Au Yémen, les grassouillets cheikhs saoudiens connaissent désillusion sur désillusion. Non seulement les Houthis, malfaisants hérétiques chiites pour Riyad, ont parfaitement résisté à un an de bombardements pétromonarchiques mais ils regagnent maintenant du terrain. Sentant le bourbier, les Emirats Arabes Unis ont déjà fait leurs valises ; la logique commande que le royaume wahhabite en fasse autant, mais gare à la perte monumentale de face dans la région. Les Seoud sont au bord de la crise de nerfs en ce moment.
Un autre qui doit se demander ce qui lui arrive est le sultan. Dans la continuité de ses excuses à Moscou, Ankara proposerait à la Russie d'utiliser sa base d'Incirlik pour combattre l'EI. J'en suis presque tombé de ma chaise. Résumons : après avoir abattu un sukhoï parce qu'il a violé pendant quelques secondes son espace aérien, la Turquie offre maintenant la possibilité aux avions russes de survoler en long, en large et en travers son territoire.
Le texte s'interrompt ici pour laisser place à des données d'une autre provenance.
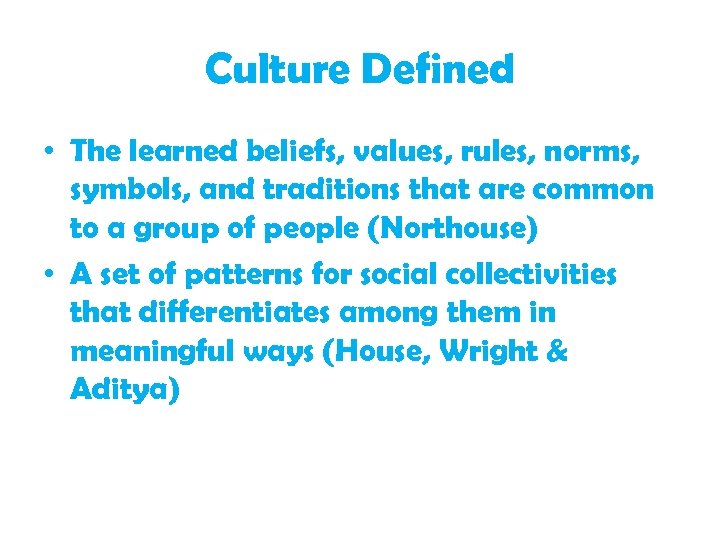 Culture Defined

• The learned beliefs, values, rules, norms, symbols, and traditions that are common to a group of people (Northouse)

• A set of patterns for social collectivities that differentiates among them in meaningful ways (House, Wright & Aditya)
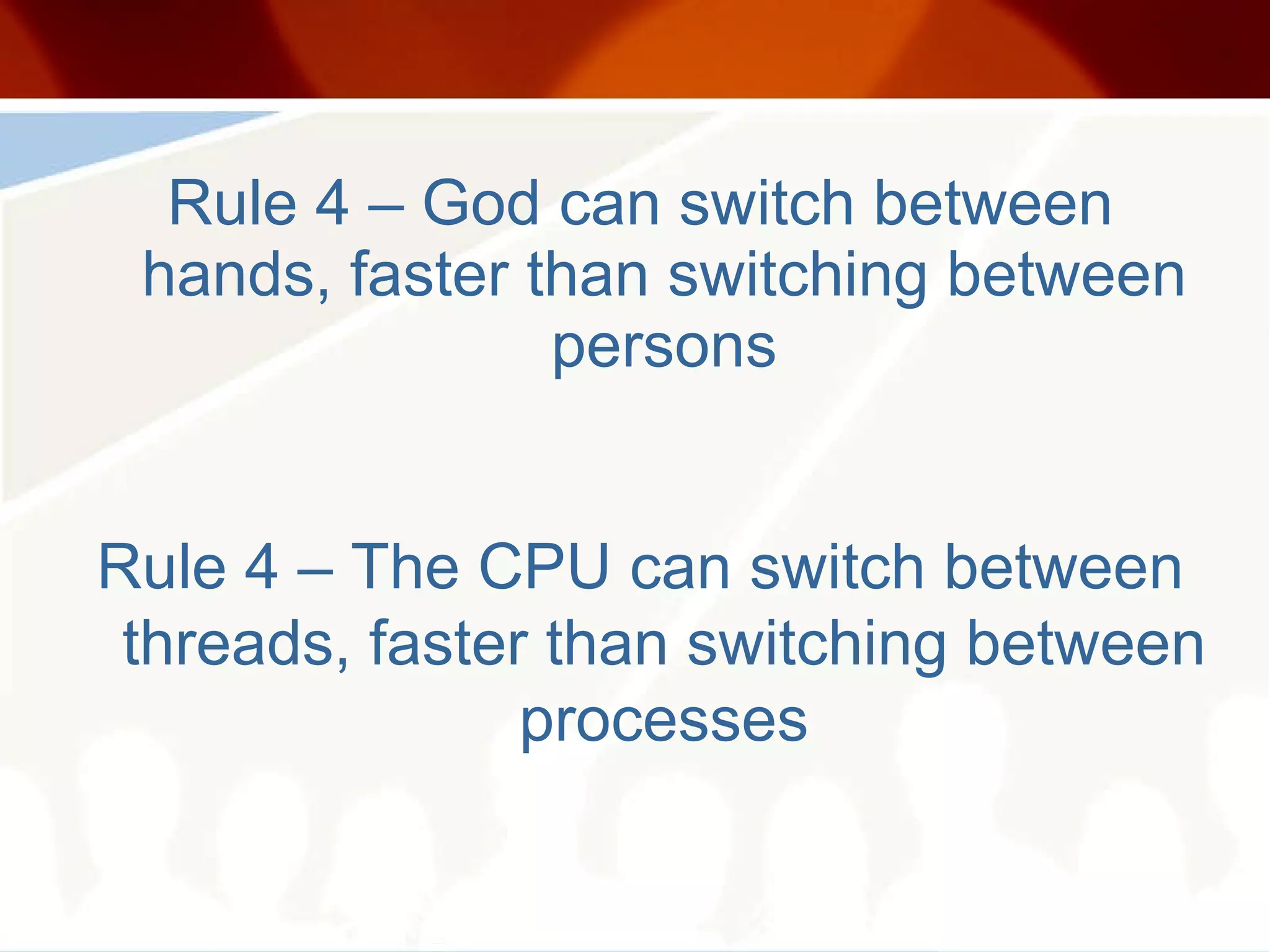 Rule 4 – God can switch between hands, faster than switching between persons

Rule 4 – The CPU can switch between threads, faster than switching between processes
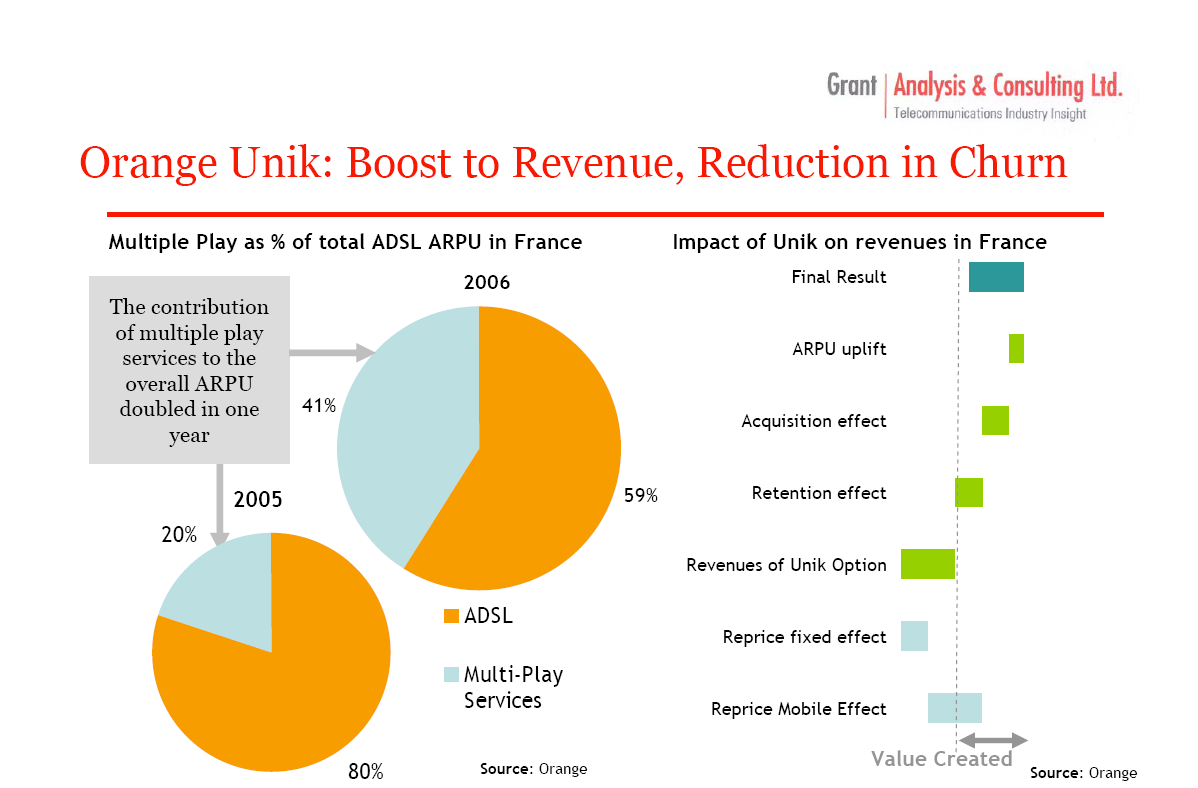 Grant | Analysis & Consulting Ltd.
Telecommunications Industry Insight

Orange Unik: Boost to Revenue, Reduction in Churn

Multiple Play as % of total ADSL ARPU in France

The contribution of multiple play services to the overall ARPU doubled in one year

2006

41%

59%

2005

20%

80%

ADSL

Multi-Play Services

Source: Orange

Impact of Unik on revenues in France

Final Result

ARPU uplift

Acquisition effect

Retention effect

Revenues of Unik Option

Reprice fixed effect

Reprice Mobile Effect

Value Created

Source: Orange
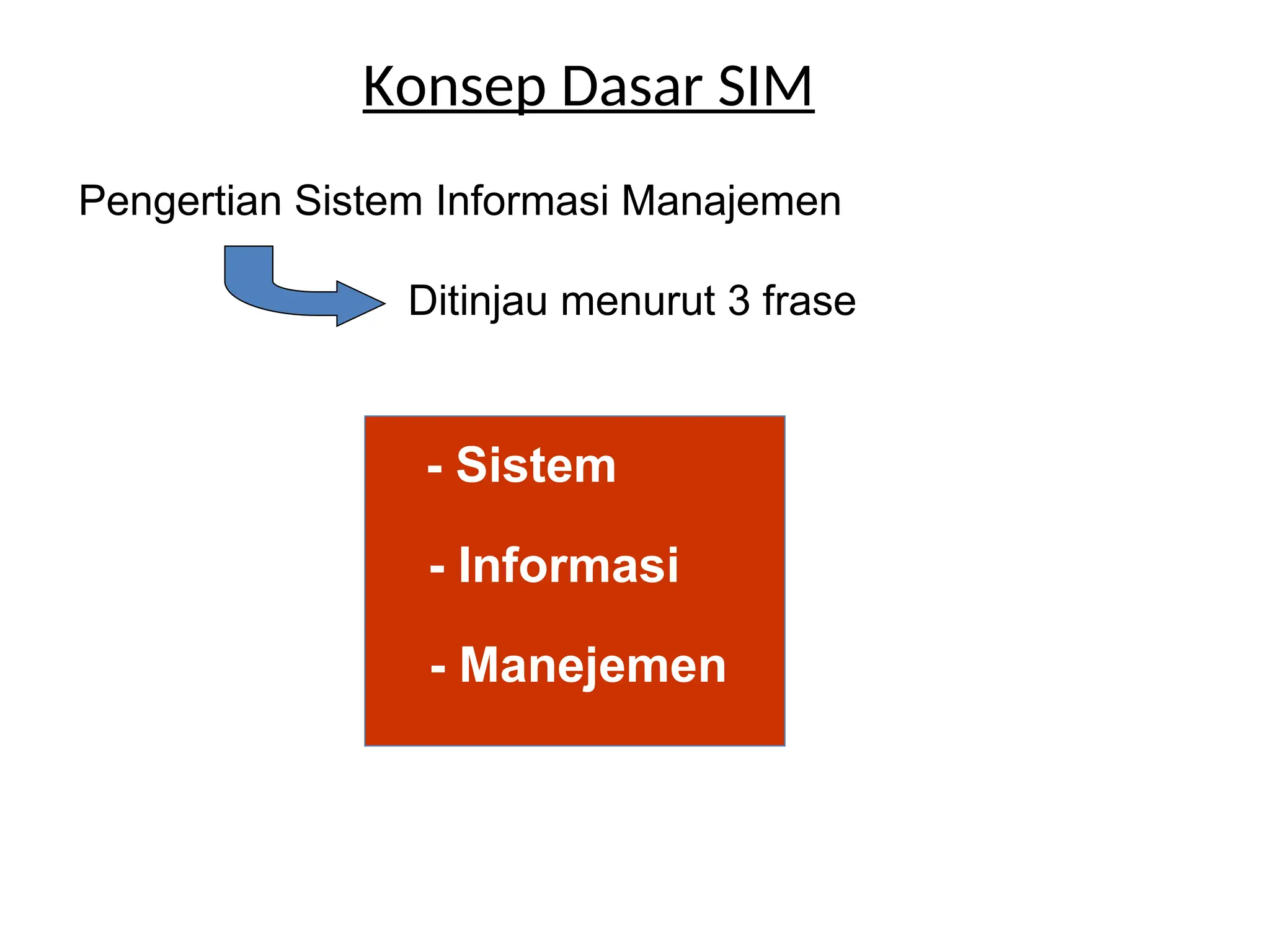 Konsep Dasar SIM

Pengertian Sistem Informasi Manajemen

Ditinjau menurut 3 frase

- Sistem

- Informasi

- Manejemen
Dans la série je revois mes ambitions à la baisse, on demande Erdogan... Le pauvre, qui demandait il n'y a pas plus tard que deux mois la création d'une flotte de la Mer noire pour contrer l'avancée russe, a l'air de ne plus trop savoir où il en est.
Des jets russes sur une base de l'OTAN côtoyant leurs adversaires US, ô ironie. Mais après tout, cette base qu'on finira par qualifier de kafkaïenne n'est pas à un paradoxe près : pendant des mois, avant la mise en place des S400 russes, les pilotes turcs en décollaient pour bombarder les Kurdes tandis que leurs homologues américains partaient de la même piste pour soutenir ces mêmes Kurdes contre l'EI !
Aux dernières nouvelles, la proposition a fait flop. Le Ministre turc des Affaires étrangères s'est à moitié rétracté, peut-être sous la pression otanienne qui organise demain son sommet de Varsovie dont l'activité principale consistera à pousser des cris d'orfraie sur le "danger russe". L'ex supremo de l'OTAN, le mal-nommé Breedlove, n'a-t-il d'ailleurs pas cherché à forcer la main d'Obama sur le dossier ukrainien en exagérant et parfois inventant une menace inexistante ?
Incidemment, l'on commence à reparler avec insistance du Turk Stream, dont nous avions expliqué l'importance avant le refroidissement des relations turco-russes. Du côté du Nord Stream II, la Pologne, toujours prompte à pleurnicher sur ce nouveau "pacte germano-soviétique (sic), aurait en réalité déjà réservé 11 milliards de m3 annuels et ne devrait donc pas s'opposer au projet de doublement du gazoduc baltique.
Sur le front économico-eurasien, l'Union ectoplasmique européenne a maintenu ses sanctions masochistes contre Moscou, ce qui n'est une surprise pour personne. L'exceptionnalistan l'a répété à ses vassaux : les sanctions, comme les diamants, sont éternelles. Moscou n'en a cure qui a renouvelé ses propres contre-sanctions et achète du yuan. Les banques occidentales se sont vu obligées de rester à l'écart du rebond du marché russe et l'ont mauvaise.